Dear Senja memungkinkan untuk menjangkau Anda di manapun Anda berada. Grup telegram yang bisa diakses dengan mudah di sini (https://t.me/dearsupportsystem).

Untuk Anda yang membutuhkan support system dan teman curhat yang privat, Dear Senja juga mampu menyediakannya yang tentunya berasal dari tenaga profesional dan dijamin pasti anonim.

Kalau Anda butuh beragam pengetahuan mengenai kesehatan mental, bisa akses langsung ke blog Dear Senja di https://www.blog.dearsenja.com/. Anda juga bisa mengakses laman resmi Dear Senja untuk mengetahui lebih detail di https://www.dearsenja.com/.

  1. Siapkan Rencana Resign

Apabila usaha mengubah kondisi kantor terasa sia-sia. Selain itu, usaha untuk bertahan menjadi semakin berat, maka tandanya Anda harus mempersiapkan rencana keluar dari kantor tersebut.

Resign bukan berarti kalah. Resign adalah lompatan besar bagi Anda agar bisa menjadi pribadi yang lebih baik. Siapkan mata pencaharian baru sebelum resign. Anda bisa memulai usaha atau melamar di kantor lain yang sesuai spesifikasi Anda.
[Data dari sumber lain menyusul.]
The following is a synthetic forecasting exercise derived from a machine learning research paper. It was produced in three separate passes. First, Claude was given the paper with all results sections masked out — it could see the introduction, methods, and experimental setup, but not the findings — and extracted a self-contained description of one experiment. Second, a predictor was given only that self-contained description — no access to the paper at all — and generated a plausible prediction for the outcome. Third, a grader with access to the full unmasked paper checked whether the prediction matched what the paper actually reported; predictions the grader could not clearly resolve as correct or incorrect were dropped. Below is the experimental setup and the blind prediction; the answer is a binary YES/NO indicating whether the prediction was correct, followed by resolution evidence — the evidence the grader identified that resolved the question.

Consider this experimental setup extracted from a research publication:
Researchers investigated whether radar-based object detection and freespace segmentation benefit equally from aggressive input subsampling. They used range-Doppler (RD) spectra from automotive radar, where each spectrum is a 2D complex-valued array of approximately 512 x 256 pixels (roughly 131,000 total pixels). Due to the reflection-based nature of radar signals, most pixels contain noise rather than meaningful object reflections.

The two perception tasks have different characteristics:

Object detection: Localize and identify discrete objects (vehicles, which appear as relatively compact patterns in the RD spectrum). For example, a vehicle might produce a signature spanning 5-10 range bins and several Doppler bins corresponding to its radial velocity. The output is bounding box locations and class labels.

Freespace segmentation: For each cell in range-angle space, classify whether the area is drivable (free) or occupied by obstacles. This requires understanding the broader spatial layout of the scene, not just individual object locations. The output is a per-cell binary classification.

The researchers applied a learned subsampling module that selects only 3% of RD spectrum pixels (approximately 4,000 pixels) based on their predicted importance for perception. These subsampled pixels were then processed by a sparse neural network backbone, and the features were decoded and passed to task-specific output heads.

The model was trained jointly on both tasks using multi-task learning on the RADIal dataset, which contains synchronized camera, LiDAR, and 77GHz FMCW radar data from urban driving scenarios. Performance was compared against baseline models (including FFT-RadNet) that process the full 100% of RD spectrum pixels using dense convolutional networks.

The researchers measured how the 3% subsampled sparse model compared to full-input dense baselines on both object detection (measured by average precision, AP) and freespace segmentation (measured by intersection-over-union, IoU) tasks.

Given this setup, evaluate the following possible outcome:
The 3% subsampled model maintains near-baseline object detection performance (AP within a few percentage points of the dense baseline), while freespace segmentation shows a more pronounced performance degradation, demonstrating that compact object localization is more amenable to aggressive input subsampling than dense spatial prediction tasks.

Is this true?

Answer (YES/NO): NO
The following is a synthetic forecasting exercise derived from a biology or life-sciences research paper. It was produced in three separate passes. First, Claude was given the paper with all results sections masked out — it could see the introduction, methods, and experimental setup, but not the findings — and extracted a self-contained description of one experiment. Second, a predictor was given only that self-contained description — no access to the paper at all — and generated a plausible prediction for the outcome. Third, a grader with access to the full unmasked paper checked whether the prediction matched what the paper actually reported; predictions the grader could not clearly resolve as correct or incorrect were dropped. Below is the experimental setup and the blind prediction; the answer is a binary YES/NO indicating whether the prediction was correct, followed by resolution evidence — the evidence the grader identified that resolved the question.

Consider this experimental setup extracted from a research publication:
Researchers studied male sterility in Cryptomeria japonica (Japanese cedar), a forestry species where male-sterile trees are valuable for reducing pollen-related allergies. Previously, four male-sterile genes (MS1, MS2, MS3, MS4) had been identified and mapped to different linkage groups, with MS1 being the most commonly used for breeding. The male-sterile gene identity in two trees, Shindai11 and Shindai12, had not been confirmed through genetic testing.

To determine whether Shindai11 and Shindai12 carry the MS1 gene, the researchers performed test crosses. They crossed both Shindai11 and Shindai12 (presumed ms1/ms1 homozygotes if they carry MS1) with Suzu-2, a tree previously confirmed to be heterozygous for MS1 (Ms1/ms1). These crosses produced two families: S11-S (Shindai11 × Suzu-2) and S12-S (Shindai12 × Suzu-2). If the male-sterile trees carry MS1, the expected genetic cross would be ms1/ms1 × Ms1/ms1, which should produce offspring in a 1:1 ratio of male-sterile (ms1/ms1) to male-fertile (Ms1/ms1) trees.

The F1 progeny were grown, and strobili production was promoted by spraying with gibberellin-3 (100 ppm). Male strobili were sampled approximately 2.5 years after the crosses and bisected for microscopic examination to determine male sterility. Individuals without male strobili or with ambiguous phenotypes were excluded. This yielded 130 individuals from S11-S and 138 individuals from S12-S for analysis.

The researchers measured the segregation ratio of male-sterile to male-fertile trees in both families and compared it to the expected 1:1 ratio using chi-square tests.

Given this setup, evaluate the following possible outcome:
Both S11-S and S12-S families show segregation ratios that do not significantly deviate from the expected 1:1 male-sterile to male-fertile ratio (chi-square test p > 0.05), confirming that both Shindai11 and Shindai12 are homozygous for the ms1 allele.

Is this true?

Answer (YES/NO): YES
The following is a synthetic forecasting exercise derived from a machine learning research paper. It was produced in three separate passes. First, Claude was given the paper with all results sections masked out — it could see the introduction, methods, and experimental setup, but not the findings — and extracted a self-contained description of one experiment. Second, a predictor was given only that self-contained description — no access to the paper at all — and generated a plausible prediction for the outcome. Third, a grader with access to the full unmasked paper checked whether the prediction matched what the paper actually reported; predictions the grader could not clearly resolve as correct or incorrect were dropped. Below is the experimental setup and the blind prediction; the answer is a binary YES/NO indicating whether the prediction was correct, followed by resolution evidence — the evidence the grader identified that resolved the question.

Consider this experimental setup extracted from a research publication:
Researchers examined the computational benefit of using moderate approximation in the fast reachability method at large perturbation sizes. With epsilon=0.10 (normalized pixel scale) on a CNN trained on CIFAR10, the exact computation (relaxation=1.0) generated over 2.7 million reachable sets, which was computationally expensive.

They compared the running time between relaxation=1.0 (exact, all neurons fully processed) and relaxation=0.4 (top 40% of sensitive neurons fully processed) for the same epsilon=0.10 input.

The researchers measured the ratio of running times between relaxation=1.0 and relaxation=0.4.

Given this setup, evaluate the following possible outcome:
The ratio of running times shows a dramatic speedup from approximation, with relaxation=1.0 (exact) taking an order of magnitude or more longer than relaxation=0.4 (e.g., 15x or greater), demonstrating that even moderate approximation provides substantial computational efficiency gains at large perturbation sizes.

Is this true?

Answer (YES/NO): YES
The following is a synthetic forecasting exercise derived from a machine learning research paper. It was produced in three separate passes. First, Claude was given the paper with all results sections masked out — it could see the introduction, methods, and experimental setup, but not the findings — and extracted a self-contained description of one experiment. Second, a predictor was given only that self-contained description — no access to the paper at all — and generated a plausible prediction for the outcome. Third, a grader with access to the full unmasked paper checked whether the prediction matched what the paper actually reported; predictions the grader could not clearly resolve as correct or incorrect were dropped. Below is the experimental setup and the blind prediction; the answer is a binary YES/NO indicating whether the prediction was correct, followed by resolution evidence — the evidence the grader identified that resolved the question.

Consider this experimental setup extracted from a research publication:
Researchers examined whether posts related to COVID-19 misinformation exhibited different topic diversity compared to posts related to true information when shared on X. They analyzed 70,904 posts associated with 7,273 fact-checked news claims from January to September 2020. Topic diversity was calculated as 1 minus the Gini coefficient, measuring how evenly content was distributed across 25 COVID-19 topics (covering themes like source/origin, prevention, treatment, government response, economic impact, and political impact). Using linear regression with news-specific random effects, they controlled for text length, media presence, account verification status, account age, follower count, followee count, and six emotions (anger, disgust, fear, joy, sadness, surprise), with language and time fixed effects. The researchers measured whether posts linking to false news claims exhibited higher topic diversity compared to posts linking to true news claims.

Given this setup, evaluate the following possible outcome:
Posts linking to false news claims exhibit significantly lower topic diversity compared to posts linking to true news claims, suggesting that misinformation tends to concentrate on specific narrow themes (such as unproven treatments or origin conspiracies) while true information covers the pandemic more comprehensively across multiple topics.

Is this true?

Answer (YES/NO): NO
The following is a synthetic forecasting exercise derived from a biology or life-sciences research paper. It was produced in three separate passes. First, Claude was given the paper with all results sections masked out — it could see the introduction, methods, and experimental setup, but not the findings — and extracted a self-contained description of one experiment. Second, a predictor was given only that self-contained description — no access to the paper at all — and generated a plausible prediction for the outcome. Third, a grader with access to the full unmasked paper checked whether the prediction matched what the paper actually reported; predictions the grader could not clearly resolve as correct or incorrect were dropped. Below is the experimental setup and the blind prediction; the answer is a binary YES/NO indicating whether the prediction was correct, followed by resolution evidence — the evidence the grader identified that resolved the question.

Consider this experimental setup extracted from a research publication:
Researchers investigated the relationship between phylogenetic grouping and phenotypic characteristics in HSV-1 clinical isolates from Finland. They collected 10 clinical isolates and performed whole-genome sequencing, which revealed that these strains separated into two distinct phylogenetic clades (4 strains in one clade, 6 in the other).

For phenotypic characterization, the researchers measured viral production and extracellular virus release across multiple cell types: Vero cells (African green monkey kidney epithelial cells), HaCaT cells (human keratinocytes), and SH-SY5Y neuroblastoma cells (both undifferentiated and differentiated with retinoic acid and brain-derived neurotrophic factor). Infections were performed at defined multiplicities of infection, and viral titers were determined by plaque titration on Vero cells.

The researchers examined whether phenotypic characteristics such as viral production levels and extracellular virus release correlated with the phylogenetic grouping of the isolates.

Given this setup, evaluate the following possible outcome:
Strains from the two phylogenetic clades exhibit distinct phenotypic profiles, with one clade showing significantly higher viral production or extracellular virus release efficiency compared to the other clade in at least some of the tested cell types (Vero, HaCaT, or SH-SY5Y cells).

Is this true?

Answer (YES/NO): NO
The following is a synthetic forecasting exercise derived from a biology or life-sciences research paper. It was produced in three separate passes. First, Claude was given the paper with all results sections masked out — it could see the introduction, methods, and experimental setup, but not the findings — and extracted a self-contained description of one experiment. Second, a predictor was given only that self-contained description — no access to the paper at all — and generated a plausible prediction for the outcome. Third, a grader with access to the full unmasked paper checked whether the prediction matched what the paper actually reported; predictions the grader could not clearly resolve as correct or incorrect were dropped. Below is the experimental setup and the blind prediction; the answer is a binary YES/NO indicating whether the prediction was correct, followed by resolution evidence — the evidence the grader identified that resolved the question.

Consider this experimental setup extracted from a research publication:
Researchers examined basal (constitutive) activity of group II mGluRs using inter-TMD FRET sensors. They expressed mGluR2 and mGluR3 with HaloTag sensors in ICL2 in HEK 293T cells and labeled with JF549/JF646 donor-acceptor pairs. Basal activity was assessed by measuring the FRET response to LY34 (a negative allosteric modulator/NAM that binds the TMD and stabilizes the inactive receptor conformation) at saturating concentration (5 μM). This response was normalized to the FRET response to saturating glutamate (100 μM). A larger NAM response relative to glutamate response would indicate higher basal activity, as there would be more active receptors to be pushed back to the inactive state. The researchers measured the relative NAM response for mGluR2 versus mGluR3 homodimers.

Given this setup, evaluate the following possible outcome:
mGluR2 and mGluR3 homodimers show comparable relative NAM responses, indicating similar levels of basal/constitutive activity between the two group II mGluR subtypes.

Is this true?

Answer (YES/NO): NO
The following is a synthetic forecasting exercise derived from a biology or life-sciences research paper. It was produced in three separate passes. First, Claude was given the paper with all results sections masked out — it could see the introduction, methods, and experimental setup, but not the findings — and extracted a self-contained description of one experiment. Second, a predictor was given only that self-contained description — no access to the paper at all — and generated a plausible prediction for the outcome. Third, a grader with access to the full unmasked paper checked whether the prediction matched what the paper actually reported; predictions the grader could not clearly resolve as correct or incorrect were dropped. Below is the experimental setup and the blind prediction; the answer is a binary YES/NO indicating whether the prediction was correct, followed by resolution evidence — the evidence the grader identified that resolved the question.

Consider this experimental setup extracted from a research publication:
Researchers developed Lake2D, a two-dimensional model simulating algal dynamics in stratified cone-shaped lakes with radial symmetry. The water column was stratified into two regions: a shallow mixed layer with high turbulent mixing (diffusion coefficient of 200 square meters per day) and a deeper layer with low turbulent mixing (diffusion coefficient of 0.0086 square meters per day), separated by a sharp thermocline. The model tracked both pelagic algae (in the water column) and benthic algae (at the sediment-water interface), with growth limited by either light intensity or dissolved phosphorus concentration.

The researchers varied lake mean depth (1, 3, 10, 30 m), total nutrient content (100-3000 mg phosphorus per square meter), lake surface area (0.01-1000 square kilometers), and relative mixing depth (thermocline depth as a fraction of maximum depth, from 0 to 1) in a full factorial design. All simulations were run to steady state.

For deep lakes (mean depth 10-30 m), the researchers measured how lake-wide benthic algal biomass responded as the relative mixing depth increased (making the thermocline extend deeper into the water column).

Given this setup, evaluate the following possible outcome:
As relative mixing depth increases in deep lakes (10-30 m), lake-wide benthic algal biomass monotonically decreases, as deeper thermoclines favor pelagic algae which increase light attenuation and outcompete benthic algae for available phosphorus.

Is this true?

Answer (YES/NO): NO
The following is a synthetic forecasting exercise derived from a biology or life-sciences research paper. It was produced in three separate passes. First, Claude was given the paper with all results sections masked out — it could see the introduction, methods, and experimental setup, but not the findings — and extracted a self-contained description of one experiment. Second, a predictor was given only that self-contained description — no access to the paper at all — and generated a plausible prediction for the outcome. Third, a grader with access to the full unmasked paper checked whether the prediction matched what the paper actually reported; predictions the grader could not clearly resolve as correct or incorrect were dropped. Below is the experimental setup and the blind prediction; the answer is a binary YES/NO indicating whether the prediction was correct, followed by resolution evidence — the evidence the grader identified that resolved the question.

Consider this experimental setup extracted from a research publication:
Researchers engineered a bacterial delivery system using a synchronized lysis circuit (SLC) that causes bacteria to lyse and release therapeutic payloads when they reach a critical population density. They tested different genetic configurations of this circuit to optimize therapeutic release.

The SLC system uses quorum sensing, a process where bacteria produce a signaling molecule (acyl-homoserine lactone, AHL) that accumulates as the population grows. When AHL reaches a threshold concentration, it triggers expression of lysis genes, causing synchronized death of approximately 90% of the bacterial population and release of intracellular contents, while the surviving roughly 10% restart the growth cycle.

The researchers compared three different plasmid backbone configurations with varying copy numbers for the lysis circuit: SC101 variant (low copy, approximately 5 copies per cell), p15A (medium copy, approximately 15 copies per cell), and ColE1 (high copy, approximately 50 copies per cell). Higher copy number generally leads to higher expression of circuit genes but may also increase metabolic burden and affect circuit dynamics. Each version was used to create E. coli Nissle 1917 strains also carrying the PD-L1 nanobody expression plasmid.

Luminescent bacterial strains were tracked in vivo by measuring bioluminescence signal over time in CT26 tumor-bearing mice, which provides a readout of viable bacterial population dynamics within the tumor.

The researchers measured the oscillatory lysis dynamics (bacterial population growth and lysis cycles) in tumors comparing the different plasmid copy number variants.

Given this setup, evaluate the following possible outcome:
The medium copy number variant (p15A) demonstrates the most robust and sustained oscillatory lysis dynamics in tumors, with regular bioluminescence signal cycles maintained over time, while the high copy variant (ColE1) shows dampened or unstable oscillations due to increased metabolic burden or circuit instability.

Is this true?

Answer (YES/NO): NO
Itulah sedikit pembahasan mengenai tempat kerja yang toxic dan cara-cara sederhana untuk menghadapinya. Inti dari pembahasan ini adalah demi menjaga kesehatan mental. Kondisi mental yang sehat akan menciptakan individu yang juga sehat dan prima. Dalam skala yang lebih besar, individu yang sehat dan prima akan menciptakan masyarakat yang teratur, kreatif, dan mampu bersinergi.

Informasi mengenai kesehatan mental memang sudah banyak dan bisa diakses dengan mudah. Meski demikian, masih belum banyak orang yang memosisikan kesehatan mental sebagai hal yang penting. Hal inilah  yang perlahan tapi pasti harus bisa diubah.

Kesehatan mental itu penting. Bercerita dan berbagai mengenai keluh kesah bukan hal memalukan. Meminta pertolongan juga bukan hal tabu dan tidak perlu dihindari. Lebih baik meminta tolong, daripada berakhir tragis.

Artikel ini diikutkan dalam #DearSenjaBlogCompetition dan juga merupakan sumbangsih artikel positif mengenai pentingnya kesehatan mental di dunia kerja.